Sump pump failure at a critical point can mean disaster, yet many home owners are unaware of the condition of their home’s sump pump. You don’t want to discover that your pump is no good when there’s three feet of water in the basement. If you haven’t ever taken a look at your sump pump, now’s a good a time as any. There are two types of sump pumps. There are pedestal units, which stand approximately 3 feet tall and operate via a float operated switch – when water levels rise to a given point, the float rises and the pump kicks on. The other type of pump is submersible, designed to operate underwater. These units are shorter and wider.
Once you’ve discovered which type of sump pump you have, do a visual inspection when it’s dry and the pump is not in use. You’re looking for any cracks, breaks or holes in the body of the pump and the protective casing that surrounds the pump motor. There should be no exposed, bare or damaged wires, especially on submersible sump pumps. The sump pump should be sitting level. The float should be free from cracks or splits. Look at your pipes: they should be intact without any holes, splits, or breaks. Consider how old your sump pump is. If the unit’s been in place for years, perhaps decades, it may be near the end of its useful life. Older, heavy duty sump pumps can stand up to a lot of use, but that’s not true for every model ever made.

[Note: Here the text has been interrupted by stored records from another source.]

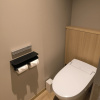 https://cdn.worldota.net/t/100x100/hotel_review/df/23/df2382968beff64537ba00baaabb95c38d4d1298.JPEG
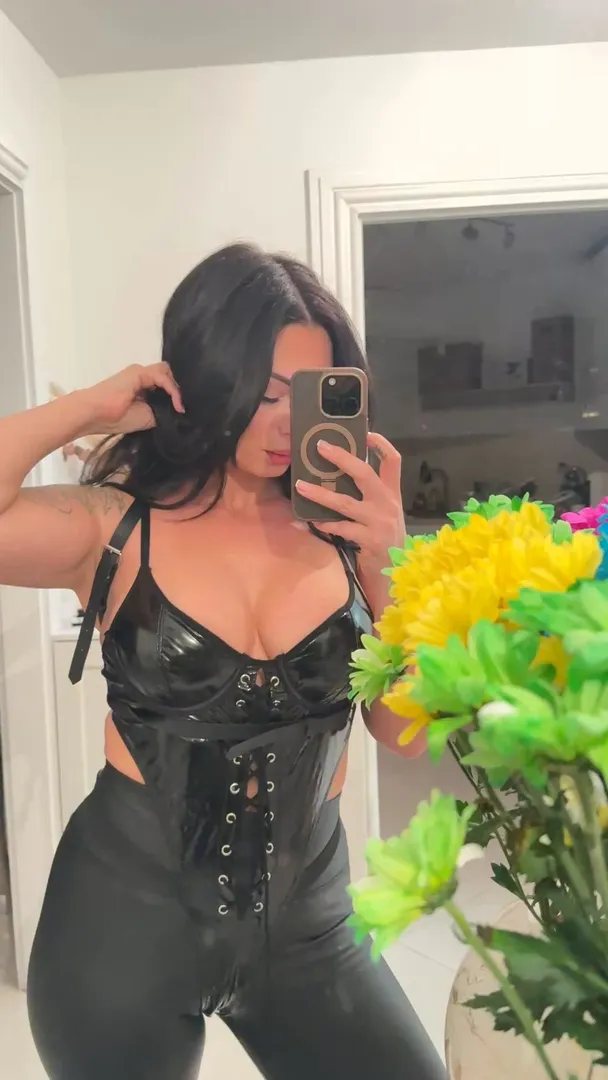 Photo de Emilienefnaf - MYM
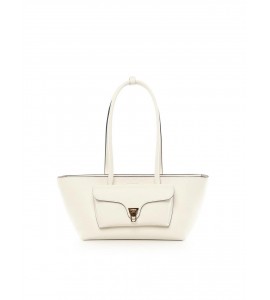 COCCINELLE DOUBLE BEAT PEARL E1T8A110301N17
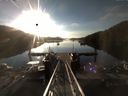 ./images/calvert/dock/20150710/dock20150710_065502.jpg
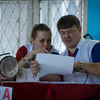 Способности каждой из участниц турнира в общей сложности оценивали 20 судей — newsvl.ru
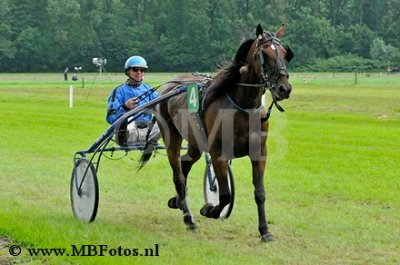 Koers 4. Eagle Transs R2.jpg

It’s also important to discover how well your pump works. If the weather cooperates, you can observe your pump under actual working conditions. Otherwise, you’ll have to test the sump pump by filling the sump pit with water. Check to see that the float rises easily and that the pump switches on appropriately. Can your sump pump keep up with the demands being placed upon it? Sometimes, sump pumps are undersized. No matter how well they work, they just don’t have the capacity to deal with your needs. Consult with your Naperville plumber about what size sump pump is necessary to keep your home safe and dry. If you can, check where the water is being discharged from your basement. Does the water emerge at a steady rate? Does the pump function smoothly, or can you hear the motor laboring and getting bogged down?
If you discover any problems with your existing sump pump, it’s time to get in touch with your Naperville area plumber to discuss sump pump installation. Generally, sump pumps are not repaired: when a unit has deteriorated to a point where it can no longer support your family’s needs, it’s time to replace it. Sump pump installation is a job best performed by a skilled professional, as the pump needs to be strategically located, tied into your existing piping, and hooked safely and securely to your power grid. A critical portion of sump pump installation is selecting the right sump pump for the application.
Determining whether a home should use a submersible sump pump or a pedestal sump pump requires taking several factors into account. How often does the home get water? How much water are we talking about? The home that gets a few inches every four or five years needs a very different pump than the home that is regularly swamped every spring. Floor sucker pumps are a new type of pump that can be used in areas that don’t have a sump pit – the depressed area or hole where water accumulates in basements, the typical location for a sump pump installation.